Spectroscopy, in general, is a technique suitable for determining the chemical composition and certain physical properties of the inspected body, based on the analysis of the interaction of optical radiation with the molecular and atomic structures of that body since such interaction at each wavelength of the spectrum is usually substance-specific.
In all cases, the practical use of spectroscopy involves developing machine learning models that convert spectral information into traditional parameter values, whether quantitative or qualitative.
Depending on the specific type of interaction of the radiation with the substance, as well as the optical range used, we can speak of different spectroscopies: fluorescence, Raman, emission, absorption… as well as UV, VIS, NIR, SWIR, MWIR, LWIR, THz… ranges.
Absorption NIR spectroscopy – using optical radiation in the 700 to 2500 nm range – is the most popular because it optimally combines information on the chemical composition for a wide variety of materials, technological maturity – translatable into practical reliability – and prices compatible with affordable paybacks.

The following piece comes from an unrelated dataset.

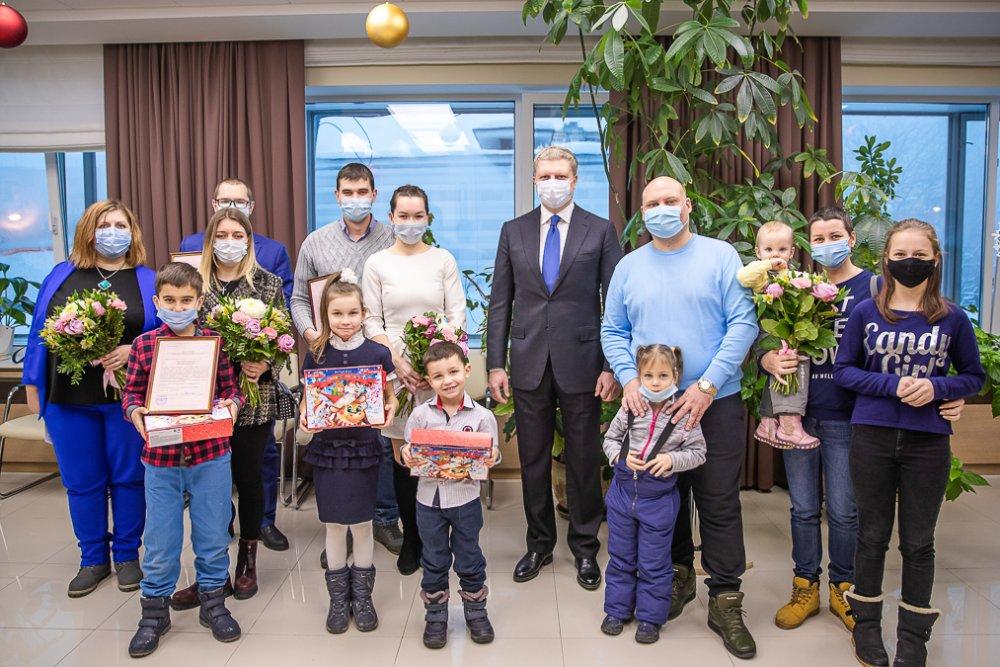 Молодые семьи Подмосковья получили свидетельства на приобретение жилья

Spectroscopy -and especially NIR spectroscopy– is becoming a versatile and robust tool in what is known as PAT (process analytical technologies), that is, the control of production processes and the quality of the finished product based on knowing, in real time and online, the composition and physical properties of what is intended to be produced and not only having information on process conditions.
For this reason, its applicability ranges from the exact determination of water content to the determination of the final mixing point, not to mention the degree of curing (polymerization), the identification of materials for separation, the validation of raw materials or even the detection of anomalies due to accidents or fraudulent practices.
The obvious advantage is the time needed to get the result and therefore to make a decision regarding the ongoing process. With a spectroscopic probe the result is available in fractions of a second, while laboratory ones can take from hours to days.
Also, as the determination is fully automatic, distorting factors in traditional analyses inherent to human intervention, both in sampling and analysis, are eliminated.
In general, NIR spectroscopy is not suitable for the determination of concentrations below 0.1% by weight, with 0.5% by weight being a fairly frequent threshold in applications of this technology when used in-line.
Raman spectroscopy uses a different mechanism than absorption: the sample is irradiated with a very intense light source (laser) and the radiation generated by the interaction of the laser with the substance is captured. The Raman signal is usually very weak, but, on the other hand, the Raman spectrum of each substance has a much more defined or characteristic profile than its absorption profile. As a result, it is an ideal means of identifying substances and quantifying their content when the contents are relatively low, as it is more specific than absorption spectroscopy (NIR, for example).
Like NIR spectroscopy, Raman probes are ideal media for use as PAT tools. Unlike NIR spectroscopy, where water can be a considerable interfering factor, for the Raman signal water is not a problem. Both spectroscopies can be complementary in terms of possible applications: given a certain practical case, the results achievable by both technologies have to be compared in order to select the most suitable one, since the factors to be considered are not only metrological.
Artificial vision based on deep learning (neural networks) mimics, in a way, the way the human brain processes visual information, so, as with the brain, it is essential that there is a learning process first. To this end, a set of images sufficiently representative of the cases to be detected must be available to “train” the neural network, i.e., the network must be able to “interpret” or “recognize” the characteristics of interest. Once the constructed network has been validated, it is used to inspect each new image, the output of the network being a label that identifies the image as belonging to one of the pre-established classes. In practice, a neural network is a set of numerical values, collected in a digital file, specific to a particular task, so that dedicated software takes care of “applying” such a network to each image in order to obtain the label corresponding to the class to which the image appears to belong.
Traditional computer vision algorithms are deterministic. This means that, by means of mathematical functions, either generic or specific, each image is analyzed looking for the features of interest. This approach limits its application to very specific cases, in which the features are very marked or evident with respect to the rest of the image elements, and always requires the intervention of human experts. In the real world, circumstances favorable to the use of deterministic algorithms are not at all frequent. On the contrary, there are many interfering elements that greatly affect the accuracy of the result. Deep learning, on the other hand, does not start from more or less realistic assumptions, but, in the learning phase, it automatically adapts to the circumstances, i.e. it is less sensitive to unforeseen variations, and this can be achieved without the need for theoretical assumptions or the work of an expert.
The most frequent application is the detection of morphological defects in order to activate a rejection system that discards those products labeled by the neural network as defective. For example, detection of foreign bodies or defective units in food, intolerable chromatic differences in parts, textiles or food products or the objective quantification of faults or defects in order to calculate a fair price for the various degrees of quality of a product.